It is good when things in life are reliable.
Reliable cars, reliable friends, reliable sources of clean water and electricity, and reliable air-conditioning units on days like today are sources of great comfort and joy, aren’t they?
It might even be true that the more topsy-turvy the world gets, the more I find myself drawn to havens of reliability.
“It is good to know,” I say, patting the gas tank of my lawnmower affectionately, “… that no matter what happens in our relationship with North Korea, you will never require more than three pulls to start.”
And so it was great angst that Joan and I faced the reality of a suddenly unreliable refrigerator in our house last month.
Refrigerators are supposed to refrigerate, right? You open the door, put food inside, close the door, and go on about your business… never once having to stop and wonder if your food is about to spoil.
Unless, as we so rudely discovered, you happen to own a Samsung refrigerator.
One day, out of the blue, this beast started making a really loud WHIRRRRRRRR sound that rose and fell in tone and intensity.
Then the whirring stopped… along with our refrigerator’s ability to cool or freeze food.
And it is not as if this is a really old refrigerator, left over from our college dorm days. It MIGHT be three years old, tops.
“Oh yeah,” said the first repairman who stopped by. “These Samsungs are pieces of junk. I can change out a few things that might help a bit, but I can’t guarantee it will last.”
Finally, after the fourth different technician from the same company, they just stopped returning our calls.
I don’t want to appear to blow this minor appliance inconvenience up to the size of an actual PROBLEM, but it was kind of a pain. I am not sure I remember ever owning a refrigerator that suddenly just decided to stop refrigerating.
But as I reflected on it, this incident did remind me that we live in a world of entropy… a world where nothing lasts, where everything – even this super-reliable, 11-year-old Mac on which I am writing these words – ultimately dissolves and crumbles into dust.
Heck, I suspect Old Faithful has failed to keep an eruption appointment once or twice in its life.
We will probably get a new refrigerator to replace this faulty, unreliable one. (Have I mentioned it is a Samsung?) But even the most reliable possible model (which, according to all of the repair guys who have been in our house recently, is Whirlpool) will ultimately fail and become a rusting pile of metal.
Want real reliability? There is only one place to find it.
As the Apostle Paul reminds us in his second letter to those Corinthian scalawags, “ … because we look not at what can be seen but at what cannot be seen; for what can be seen is temporary, but what cannot be seen is eternal.”(2 Corinthians 4:18, NRSV).
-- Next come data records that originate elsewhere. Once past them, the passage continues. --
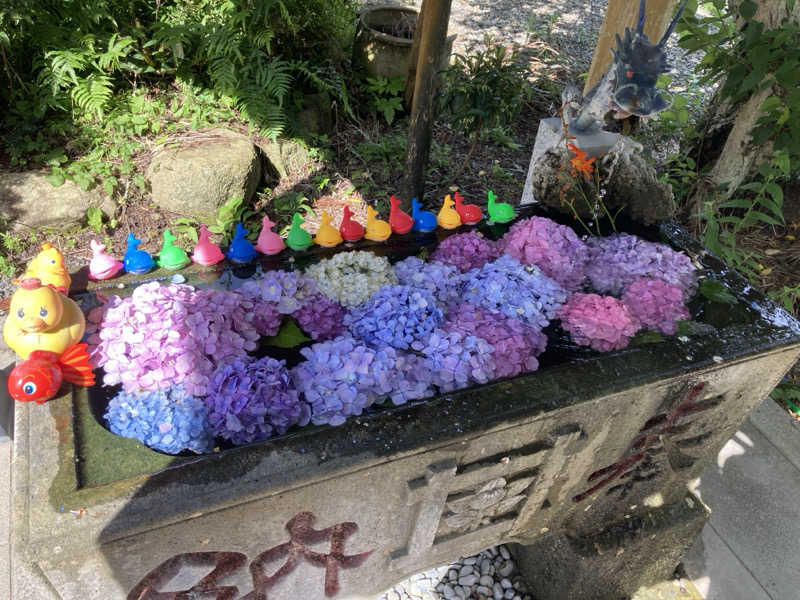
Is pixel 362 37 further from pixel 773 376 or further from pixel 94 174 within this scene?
pixel 773 376

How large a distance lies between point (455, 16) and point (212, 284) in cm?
702

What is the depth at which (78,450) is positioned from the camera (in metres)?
1.49

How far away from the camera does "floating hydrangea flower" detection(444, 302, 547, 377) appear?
184 cm

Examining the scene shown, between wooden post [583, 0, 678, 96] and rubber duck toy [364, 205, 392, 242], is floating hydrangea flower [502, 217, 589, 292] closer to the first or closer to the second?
rubber duck toy [364, 205, 392, 242]

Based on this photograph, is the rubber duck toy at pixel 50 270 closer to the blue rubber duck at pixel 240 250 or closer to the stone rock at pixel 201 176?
the blue rubber duck at pixel 240 250

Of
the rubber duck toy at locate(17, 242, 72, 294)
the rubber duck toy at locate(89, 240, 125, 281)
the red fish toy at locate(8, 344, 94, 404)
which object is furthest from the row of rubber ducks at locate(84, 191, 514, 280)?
the red fish toy at locate(8, 344, 94, 404)

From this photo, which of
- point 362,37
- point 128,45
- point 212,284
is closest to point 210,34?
point 128,45

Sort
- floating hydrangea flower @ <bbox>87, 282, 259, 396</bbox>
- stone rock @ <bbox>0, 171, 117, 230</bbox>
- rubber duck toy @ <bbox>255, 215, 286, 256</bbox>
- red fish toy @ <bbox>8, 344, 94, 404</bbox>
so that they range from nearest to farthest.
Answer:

Sounds tough, doesn’t it? Ignoring the cars and trucks, and lawnmowers, and escalators, and refrigerators right in front of your face, and keeping your eyes firmly fixed on things you can’t actually see.
Huh???
And yet, that is exactly the right reliability prescription.
In the history of the world, God has never failed in God’s promises to create, to love, to forgive, to redeem, and to save.
And he never will.
It is just too bad God never got into the refrigerator business.
Yep. God is faithful. Not refrigerators, cars, or even Old Faithful.